ВЫБРАННЫЙ ОТРЫВОК:
########################################

До причины такого положения в пушкиноведении он додумался не сразу. Ключом к пониманию того, что происходило вокруг Пушкина, стало его открытие, послужившее основой статьи «Из-за чего погибали пушкинисты?». В статье он показал, что Лев Троцкий был прямым потомком Пушкина по внебрачной линии (Бронштейн – фамилия приемных родителей его отца) и что этого не могли не знать такие погибшие при странных обстоятельствах пушкинисты, как С. Гессен, Б. Модзалевский и Б. Томашевский. Сталину, который опасался только Троцкого и потому люто ненавидел его, не хватало только, чтобы эта информация каким бы то ни было образом просочилась из круга пушкиноведов в какую бы то ни было – в том числе и зарубежную – печать. Поэтому любой, кто где-нибудь кому-нибудь сказал или шепнул что-либо по этому поводу, уничтожался беспощадно. Первым в этой цепочке оказался С. Гессен, в 1934 году сбитый машиной на пустынной площади в Ленинграде (до нас дошло устное предание о том, что машина пушкиниста «ловила на мушку»). В юбилейную комиссию по подготовке к празднованию столетнего юбилея Пушкина в 1937 году срочно были введены чекисты, а среди ее членов активно вербовали стукачей.
Пушкин попал под такой строгий контроль цензуры, что любая попытка разбирать его произведения или обсуждать его поступки сколько-нибудь нетрадиционно по отношению к уже сложившемуся советскому канону пресекалась, любой шаг в сторону «рассматривался как побег». В такой ситуации во главе официальной пушкинистики оказались люди не столько талантливые в этой области, сколько получавшие всяческую поддержку власти за их охранительную службу, и наше пушкиноведение очутилось в положении, близком к тому, в каком у нас многие годы была генетика. Однако, в отличие от генетики, общий дух нашей академической пушкинистики мало изменился и за последние годы.
Все свои лучшие работы о Пушкине Лацис опубликовал только в годы перестройки, часто – в малотиражных и труднодоступных для широкого читателя изданиях (как, например, альманах «Ной»). Большинство из них опубликовано в пушкинской газете «Автограф», и одно это можно поставить ее главному редактору Галине Георгиевне Сорокиной (1933–2010) в заслугу, переоценить которую невозможно. И до сих пор наша официальная пушкинистика замалчивает его исследования, поскольку открытый разговор по их поводу поставил бы ее в неудобное положение.

########################################

ПИСЬМЕННОЕ ЗАДАНИЕ 1: Где, согласно отрывку о советском пушкиноведении, опубликовано большинство лучших работ Лациса о Пушкине?
ПИСЬМЕННОЕ ЗАДАНИЕ 2: Продолжите отрывок о советском пушкиноведении с того места, где он заканчивается.

########################################

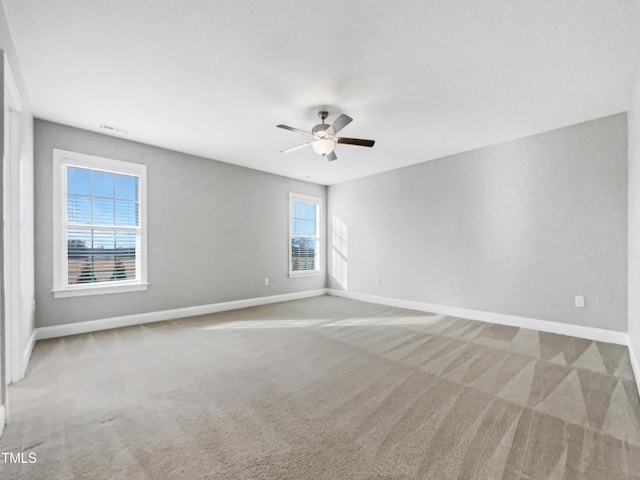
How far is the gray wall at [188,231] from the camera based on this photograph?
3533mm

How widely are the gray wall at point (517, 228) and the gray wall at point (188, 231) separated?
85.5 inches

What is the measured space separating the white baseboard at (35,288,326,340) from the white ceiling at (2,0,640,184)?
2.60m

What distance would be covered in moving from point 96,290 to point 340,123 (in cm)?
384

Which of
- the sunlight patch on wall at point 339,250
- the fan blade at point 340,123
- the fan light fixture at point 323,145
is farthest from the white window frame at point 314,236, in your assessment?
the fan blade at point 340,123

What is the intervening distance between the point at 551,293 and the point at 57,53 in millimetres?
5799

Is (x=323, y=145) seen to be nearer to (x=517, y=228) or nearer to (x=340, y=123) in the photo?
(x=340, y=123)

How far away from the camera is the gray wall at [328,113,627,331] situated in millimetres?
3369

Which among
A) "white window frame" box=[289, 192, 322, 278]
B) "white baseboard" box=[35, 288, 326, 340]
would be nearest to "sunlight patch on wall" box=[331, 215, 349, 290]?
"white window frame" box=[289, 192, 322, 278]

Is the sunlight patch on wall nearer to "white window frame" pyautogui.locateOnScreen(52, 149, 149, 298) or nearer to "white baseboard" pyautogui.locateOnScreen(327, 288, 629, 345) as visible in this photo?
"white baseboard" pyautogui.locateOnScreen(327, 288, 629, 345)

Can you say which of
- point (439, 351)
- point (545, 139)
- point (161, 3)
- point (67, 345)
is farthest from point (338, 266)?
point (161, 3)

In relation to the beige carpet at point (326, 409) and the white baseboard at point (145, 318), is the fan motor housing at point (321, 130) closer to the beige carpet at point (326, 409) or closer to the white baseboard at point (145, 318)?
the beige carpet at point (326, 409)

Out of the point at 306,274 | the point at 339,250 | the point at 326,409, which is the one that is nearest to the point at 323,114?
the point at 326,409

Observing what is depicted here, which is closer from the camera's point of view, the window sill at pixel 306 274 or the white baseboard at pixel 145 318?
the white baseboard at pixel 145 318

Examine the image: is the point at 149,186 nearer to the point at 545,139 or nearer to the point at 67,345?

########################################

РЕЗУЛЬТАТ 1: В пушкинской газете «Автограф».

РЕЗУЛЬТАТ 2:
Лацис скончался 10 декабря 1999 года, на 86-м году жизни. После его смерти, как председатель комиссии по его литературному наследию, вместе с Г. Г. Сорокиной я занялся продвижением его взглядов и трудов. Издание книги Лациса «Верните лошадь!» (М., 2003), подготовленной пушкинистом еще при жизни, стало первым прорывом блокады: в книгу вошли его лучшие статьи, публиковавшиеся в газете «Автограф», и повесть «В кругу вельмож», впервые опубликованная в журнале «Новый мир».
В 2001–2004 гг. мне удалось осуществить несколько крупных публикаций в периодике – с целью привлечь внимание пушкинистов к тому новому, что было в его статьях о Пушкине. В 2008 году мое интервью Станиславу Кучеру, главным содержанием которого стал разговор о версии Лациса пушкинского авторства сказки «Конек-горбунок», было показано по каналу «Совершенно секретно», а в 2009-м по каналу «Культура» в программе «Цвет времени» прошел мой фильм на ту же тему. Тогда же я издал «Конька-горбунка» уже под именем Пушкина (книга имела обширную прессу и выдержала уже три издания) и переиздал в своем издательстве лучшие статьи Лациса («Персональное чучело», ИД КАЗАРОВ, 2009). В этом году мой доклад с логическим доказательством пушкинского авторства сказки был включен в программу «Болдинских чтений 2013». Ход истины неостановим, и столь же неизбежно и признание открытий Лациса в пушкинистике.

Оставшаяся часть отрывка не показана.